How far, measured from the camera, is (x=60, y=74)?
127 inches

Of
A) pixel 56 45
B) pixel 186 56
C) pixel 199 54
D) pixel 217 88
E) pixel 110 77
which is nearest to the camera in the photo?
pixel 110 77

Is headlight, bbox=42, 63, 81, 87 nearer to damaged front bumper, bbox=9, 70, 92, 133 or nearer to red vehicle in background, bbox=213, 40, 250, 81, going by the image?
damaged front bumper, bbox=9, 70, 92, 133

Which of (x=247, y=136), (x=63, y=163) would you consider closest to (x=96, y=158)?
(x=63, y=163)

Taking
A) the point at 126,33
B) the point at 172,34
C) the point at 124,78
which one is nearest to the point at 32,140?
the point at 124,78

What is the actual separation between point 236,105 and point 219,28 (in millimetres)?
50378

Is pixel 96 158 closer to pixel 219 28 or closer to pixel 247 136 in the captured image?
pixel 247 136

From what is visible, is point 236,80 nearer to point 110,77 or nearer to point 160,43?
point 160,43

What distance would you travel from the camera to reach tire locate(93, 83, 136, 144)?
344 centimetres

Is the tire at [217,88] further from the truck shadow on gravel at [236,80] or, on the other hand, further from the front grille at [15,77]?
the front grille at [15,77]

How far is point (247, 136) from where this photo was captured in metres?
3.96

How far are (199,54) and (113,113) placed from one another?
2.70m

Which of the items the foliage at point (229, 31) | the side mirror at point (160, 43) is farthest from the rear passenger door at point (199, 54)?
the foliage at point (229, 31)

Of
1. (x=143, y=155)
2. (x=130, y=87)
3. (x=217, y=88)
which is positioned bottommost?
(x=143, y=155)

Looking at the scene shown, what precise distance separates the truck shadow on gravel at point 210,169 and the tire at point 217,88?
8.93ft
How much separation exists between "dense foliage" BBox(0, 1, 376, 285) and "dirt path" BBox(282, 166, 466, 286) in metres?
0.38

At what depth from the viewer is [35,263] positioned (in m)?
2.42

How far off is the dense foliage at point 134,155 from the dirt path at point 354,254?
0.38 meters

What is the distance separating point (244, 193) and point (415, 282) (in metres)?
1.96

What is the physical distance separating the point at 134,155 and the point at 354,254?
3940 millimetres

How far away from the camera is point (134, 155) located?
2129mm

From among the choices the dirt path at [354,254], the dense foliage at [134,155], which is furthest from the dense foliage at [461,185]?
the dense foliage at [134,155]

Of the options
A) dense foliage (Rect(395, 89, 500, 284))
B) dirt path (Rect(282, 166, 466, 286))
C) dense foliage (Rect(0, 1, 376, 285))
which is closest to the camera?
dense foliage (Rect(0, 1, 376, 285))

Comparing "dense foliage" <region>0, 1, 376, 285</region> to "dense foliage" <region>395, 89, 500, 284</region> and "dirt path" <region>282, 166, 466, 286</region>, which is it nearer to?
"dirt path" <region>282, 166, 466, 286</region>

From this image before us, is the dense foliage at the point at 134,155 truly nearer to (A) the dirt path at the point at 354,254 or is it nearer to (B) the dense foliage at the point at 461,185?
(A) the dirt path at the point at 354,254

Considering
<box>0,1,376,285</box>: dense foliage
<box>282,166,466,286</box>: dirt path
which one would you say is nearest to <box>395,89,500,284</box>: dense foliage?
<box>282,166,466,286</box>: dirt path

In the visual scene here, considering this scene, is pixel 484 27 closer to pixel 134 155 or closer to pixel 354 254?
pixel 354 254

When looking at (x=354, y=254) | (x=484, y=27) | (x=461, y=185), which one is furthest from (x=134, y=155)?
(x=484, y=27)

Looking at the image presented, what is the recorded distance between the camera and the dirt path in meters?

▸ **The task**: Rewrite the listing above, changing each "truck shadow on gravel" to "shadow of the truck on the gravel" and leaving everything else unchanged.

▸ **Full solution**:
How far, measured from the camera, is (x=60, y=74)?
127 inches

Of
A) pixel 56 45
B) pixel 186 56
C) pixel 199 54
D) pixel 217 88
E) pixel 110 77
which is nearest to the camera in the photo?
pixel 110 77

Is headlight, bbox=42, 63, 81, 87 nearer to damaged front bumper, bbox=9, 70, 92, 133 or nearer to red vehicle in background, bbox=213, 40, 250, 81, going by the image?
damaged front bumper, bbox=9, 70, 92, 133

Which of (x=247, y=136), (x=63, y=163) would you consider closest to (x=96, y=158)?
(x=63, y=163)

Taking
A) the point at 126,33
B) the point at 172,34
C) the point at 124,78
which one is nearest to the point at 32,140?
the point at 124,78

What is the actual separation between point 236,105 and point 219,28 (in millimetres)?
50378

Is pixel 96 158 closer to pixel 219 28 or closer to pixel 247 136 in the captured image?
pixel 247 136

From what is visible, is point 236,80 nearer to point 110,77 or nearer to point 160,43?
point 160,43

What distance would you travel from the camera to reach tire locate(93, 83, 136, 144)?
344 centimetres

Is the tire at [217,88] further from the shadow of the truck on the gravel at [236,80] or, on the other hand, further from the front grille at [15,77]?
the front grille at [15,77]

How far is point (247, 136) from where this photo was captured in metres?
3.96

How far are (199,54) and (113,113) placed from one another?
2.70m

Which of the items the foliage at point (229, 31) | the side mirror at point (160, 43) is farthest from the rear passenger door at point (199, 54)?
the foliage at point (229, 31)

Of
1. (x=143, y=155)
2. (x=130, y=87)
3. (x=217, y=88)
which is positioned bottommost?
(x=143, y=155)

Looking at the scene shown, what precise distance separates the shadow of the truck on the gravel at point 210,169 and the tire at point 217,88?
8.93ft
How much separation exists between "dense foliage" BBox(0, 1, 376, 285) and "dirt path" BBox(282, 166, 466, 286) in metres?
0.38

At what depth from the viewer is [35,263] positioned (in m)?
2.42

How far off is the dense foliage at point 134,155 from the dirt path at point 354,254?
0.38 meters

What is the distance separating point (244, 193) and point (415, 282) (in metres)?
1.96

What is the physical distance separating the point at 134,155 and the point at 354,254?
3940 millimetres

How far away from the camera is point (134, 155) located?
2129mm

From among the choices the dirt path at [354,254], the dense foliage at [134,155], which is furthest from the dense foliage at [461,185]?
the dense foliage at [134,155]

Of the options
A) dense foliage (Rect(395, 89, 500, 284))
B) dirt path (Rect(282, 166, 466, 286))
C) dense foliage (Rect(0, 1, 376, 285))
which is closest to the camera?
dense foliage (Rect(0, 1, 376, 285))

Comparing "dense foliage" <region>0, 1, 376, 285</region> to "dense foliage" <region>395, 89, 500, 284</region> and "dirt path" <region>282, 166, 466, 286</region>, which is it nearer to?
"dirt path" <region>282, 166, 466, 286</region>

From this image before us, is the dense foliage at the point at 134,155 truly nearer to (A) the dirt path at the point at 354,254 or is it nearer to (B) the dense foliage at the point at 461,185?
(A) the dirt path at the point at 354,254

Considering
<box>0,1,376,285</box>: dense foliage
<box>282,166,466,286</box>: dirt path
which one would you say is nearest to <box>395,89,500,284</box>: dense foliage?
<box>282,166,466,286</box>: dirt path

In the visual scene here, considering this scene, is pixel 484 27 closer to pixel 134 155 or closer to pixel 354 254?
pixel 354 254

When looking at (x=354, y=254) | (x=484, y=27) | (x=461, y=185), which one is furthest from (x=134, y=155)?
(x=484, y=27)

Looking at the image presented, what is the recorded distance between the camera and the dirt path in meters?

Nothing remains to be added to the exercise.